Here is another example of Eva Longoria - one time in an unflattering suit (in the wrong colours), which makes her look short and chunky; and one time in a red dress, which highlights her curves and complements her colouring.
So the question is, will you choose fashion or choose yourself? The point is, building a flattering wardrobe is critical if you want to make confident clothing choices and be confident in the clothes you wear. Because once you become aware of the fact that 90% of the clothes you see in shops and online don’t actually suit you, you won’t look twice at them, let alone consider purchasing them. And you can spend that money on items that truly work for you instead.
The problem here is a lack of consumer education. Again, this is not your fault. Have you been taught what kind of clothing flatters your body? Are you aware of what colours suit you?
You might have experimented with your clothing style over the years; perhaps you have even consulted a personal stylist. But whatever your answers to the above questions, the problem is very clear: clothes are very personal, but few people know what clothing actually works for them. So we end up buying into trends and purchasing too much of the wrong sort, which provides us with very little return for our money, our confidence and the planet.
VI. How to build a concept wardrobe
Now that we know that the key to being well-dressed is a functional and flattering wardrobe, the next question is how to build one. And, you’ve guessed it, there are two parts to it: functionality + style.
You can envision the wardrobe-building process like the construction of a house. To create an architectural masterpiece, let alone a halfway decent building, you need a concept for it. And that concept needs to be laid down in a master plan, so you can always refer back to it.

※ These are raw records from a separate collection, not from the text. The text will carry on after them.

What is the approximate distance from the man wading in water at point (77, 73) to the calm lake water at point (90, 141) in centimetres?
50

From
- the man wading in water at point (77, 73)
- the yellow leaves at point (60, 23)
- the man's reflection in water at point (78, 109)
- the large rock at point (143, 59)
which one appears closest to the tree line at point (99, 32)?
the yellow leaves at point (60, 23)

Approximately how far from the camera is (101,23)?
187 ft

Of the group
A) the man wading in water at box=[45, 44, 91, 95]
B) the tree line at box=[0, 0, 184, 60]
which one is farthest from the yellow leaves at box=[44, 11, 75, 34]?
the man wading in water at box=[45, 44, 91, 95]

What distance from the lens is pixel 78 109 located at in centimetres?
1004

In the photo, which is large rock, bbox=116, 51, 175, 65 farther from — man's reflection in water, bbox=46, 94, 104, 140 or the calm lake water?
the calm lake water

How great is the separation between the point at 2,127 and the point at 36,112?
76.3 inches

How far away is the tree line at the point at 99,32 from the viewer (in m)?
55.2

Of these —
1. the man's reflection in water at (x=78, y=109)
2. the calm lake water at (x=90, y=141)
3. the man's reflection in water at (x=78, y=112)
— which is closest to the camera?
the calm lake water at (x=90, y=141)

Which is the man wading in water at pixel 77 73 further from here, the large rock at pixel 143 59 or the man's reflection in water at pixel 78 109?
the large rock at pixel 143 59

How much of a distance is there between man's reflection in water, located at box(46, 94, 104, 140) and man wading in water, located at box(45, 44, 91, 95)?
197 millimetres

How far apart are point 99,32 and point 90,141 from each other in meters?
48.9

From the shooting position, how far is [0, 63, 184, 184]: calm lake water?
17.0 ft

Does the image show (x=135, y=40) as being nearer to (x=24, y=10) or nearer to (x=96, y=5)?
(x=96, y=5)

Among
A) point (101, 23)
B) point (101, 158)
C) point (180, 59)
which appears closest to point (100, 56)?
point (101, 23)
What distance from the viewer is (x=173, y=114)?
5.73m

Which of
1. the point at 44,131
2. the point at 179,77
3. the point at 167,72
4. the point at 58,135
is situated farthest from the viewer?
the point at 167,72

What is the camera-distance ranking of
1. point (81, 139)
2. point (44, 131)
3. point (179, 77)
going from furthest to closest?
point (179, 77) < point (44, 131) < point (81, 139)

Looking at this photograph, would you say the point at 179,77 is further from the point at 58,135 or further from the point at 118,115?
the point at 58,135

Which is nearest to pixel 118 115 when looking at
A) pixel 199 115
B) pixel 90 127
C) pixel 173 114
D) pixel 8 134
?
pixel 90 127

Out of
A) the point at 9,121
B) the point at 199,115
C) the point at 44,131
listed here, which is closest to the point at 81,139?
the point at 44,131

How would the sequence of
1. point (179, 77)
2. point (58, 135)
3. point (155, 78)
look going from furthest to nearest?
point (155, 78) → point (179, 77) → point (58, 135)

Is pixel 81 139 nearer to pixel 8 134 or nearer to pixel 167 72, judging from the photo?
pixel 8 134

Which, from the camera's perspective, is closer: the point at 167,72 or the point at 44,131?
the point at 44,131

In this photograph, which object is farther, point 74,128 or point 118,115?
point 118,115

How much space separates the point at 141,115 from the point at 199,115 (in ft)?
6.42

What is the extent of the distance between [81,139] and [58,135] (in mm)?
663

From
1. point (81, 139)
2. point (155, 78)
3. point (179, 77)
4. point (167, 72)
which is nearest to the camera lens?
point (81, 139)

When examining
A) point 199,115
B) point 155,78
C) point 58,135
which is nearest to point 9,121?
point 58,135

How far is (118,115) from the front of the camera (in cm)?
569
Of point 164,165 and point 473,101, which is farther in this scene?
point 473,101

With your wardrobe, it's a similar story. Before you can even lay the first brick, you need to make sure the house doesn't just collapse. For your wardrobe, this means we need to lay the foundation and build its backbone first. The structure will guarantee the functionality and usefulness of your wardrobe, meaning it will contain the right amount of clothes.
In order to build the structure, you will need to follow three steps:
- Analyse your environment and lifestyle
- Determine the amount of clothes you need
- Select the right kind of clothes
If you a full step-by-step guide with worksheets to help you build a functional wardrobe, check out the wardrobe guide below.
With functionality out of the way, you can then decorate your wardrobe based on your personal style. This is the exciting part of the wardrobe-building process because you get create your personal image. And this image comprises two elements: colours and fashion styles.
If you are not aware how colours can impact your appearance, then go back to the examples above or take a look at the following ones:
Do you see the difference the right colours make to these ladies’ appearances? This is yet another example of what happens when you choose to put your clothes on display vs when you make your clothes work for you.
To find your best colours, you can use seasonal colour analysis. This analysis determines your best kind of colours - those which will harmonise and blend into your appearance.
Apart from colours, you will also need to pay attention to the shapes, fits, and cuts of your clothes. And it’s a similar story with fashion styles. The wrong styles can leave you looking odd at best, but the right ones can give you a confident, harmonious appearance.
Do you see the difference? You can choose to show off yourself or you can choose to show off your clothes.
To find your best styles, you can use style essence theory. Style essences are specific fashion styles matched to your body and face.
You can learn more about developing your personal style here and in the wardrobe guide.
And that's all there is to owning a great wardrobe. Once you have understood how you can make fashion work for you, you will be able to draw confidence from your clothing and leave those 'I have nothing to wear' moments in the past.